Proceeds will be used for general corporate purposes and to increase the company's lending operations while maintaining a minimum reference stockholders' equity ratio of 15%.

Also from the region, Santiago, Chile-based telecommunications company Telefonica Moviles Chile SA mandated BBVA Securities, Citigroup and Deutsche Bank as bookrunners for a five-year dollar-denominated issue of notes that will be marketed on a roadshow starting Friday, a market source said.

The Rule 144A and Regulation S transaction is expected to launch soon after the investor meetings, which will be held in Los Angeles, London, Boston and New York.

Issuers move toward market

Latin America also saw Brazil-based energy producer Cosan Overseas Ltd.'s planned issue of $300 million perpetual bonds whispered at a yield in the 8½% area, a market source said.

Credit Suisse, Morgan Stanley and JPMorgan are the bookrunners for the Regulation S-only deal, which is non-callable for five years.

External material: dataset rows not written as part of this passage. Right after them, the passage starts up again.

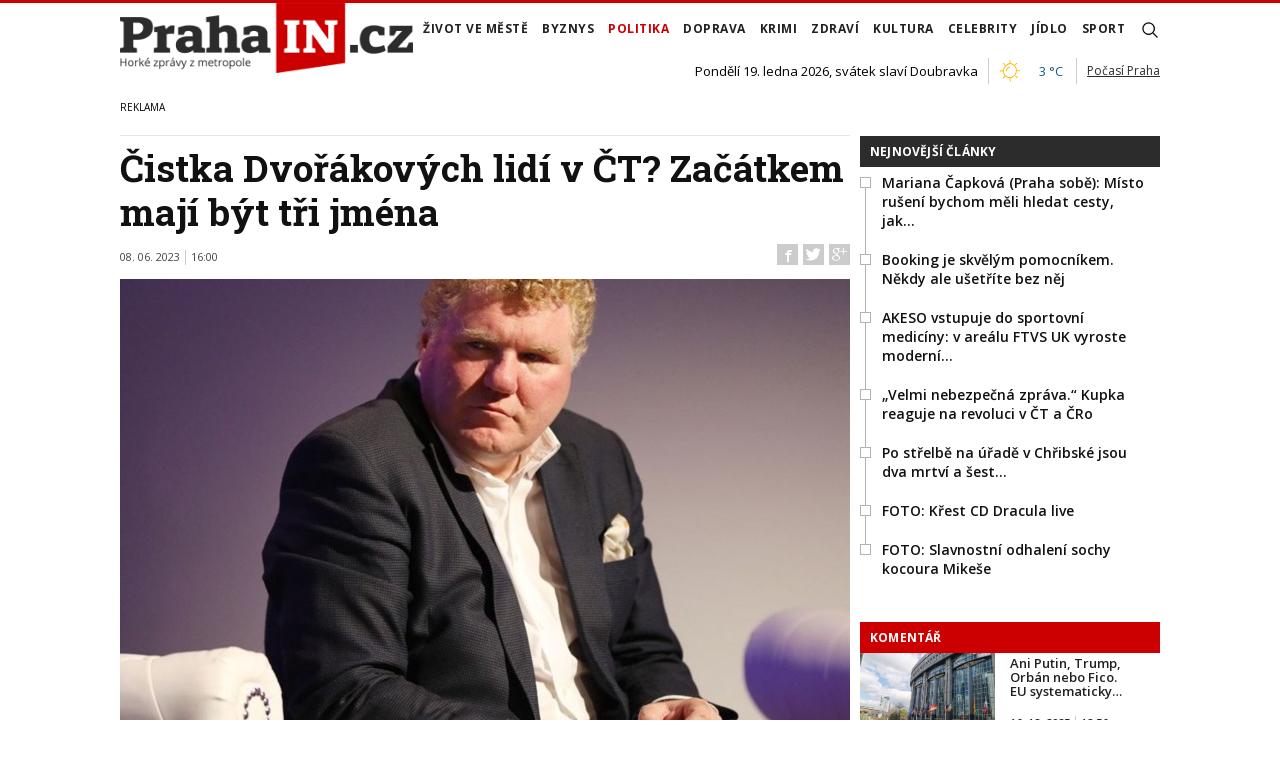

--- FILE ---
content_type: text/html; charset=utf-8
request_url: https://www.google.com/recaptcha/api2/aframe
body_size: 97
content:
<!DOCTYPE HTML><html><head><meta http-equiv="content-type" content="text/html; charset=UTF-8"></head><body><script nonce="SYMZrICYtFEPHUQ0NItxuQ">/** Anti-fraud and anti-abuse applications only. See google.com/recaptcha */ try{var clients={'sodar':'https://pagead2.googlesyndication.com/pagead/sodar?'};window.addEventListener("message",function(a){try{if(a.source===window.parent){var b=JSON.parse(a.data);var c=clients[b['id']];if(c){var d=document.createElement('img');d.src=c+b['params']+'&rc='+(localStorage.getItem("rc::a")?sessionStorage.getItem("rc::b"):"");window.document.body.appendChild(d);sessionStorage.setItem("rc::e",parseInt(sessionStorage.getItem("rc::e")||0)+1);localStorage.setItem("rc::h",'1768865919927');}}}catch(b){}});window.parent.postMessage("_grecaptcha_ready", "*");}catch(b){}</script></body></html>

And the Argentine province of Neuquen upped the size of its planned floating-rate notes to $250 million from $200 million, a market source said.

The notes will have a maximum maturity of 10 years.

Proceeds are expected to be used for the repayment of debt, though some sources now say the funds will be used to finance infrastructure projects.

MB Petroleum plans deal

In another upcoming deal, Oman-based oilfield services company MB Petroleum Service LLC has mandated Barclays Capital, HSBC and Standard Chartered as bookrunners for a $350 million issue of senior notes that will be marketed on a roadshow starting Thursday, a market source said.

The Rule 144A and Regulation S deal is expected to launch following the investor meetings in Asia, the United Arab Emirates, Europe and the United States.

The notes will be guaranteed by parent company Mohamed Al Barwani Holding Co. LLC, MB Petroleum and other subsidiaries.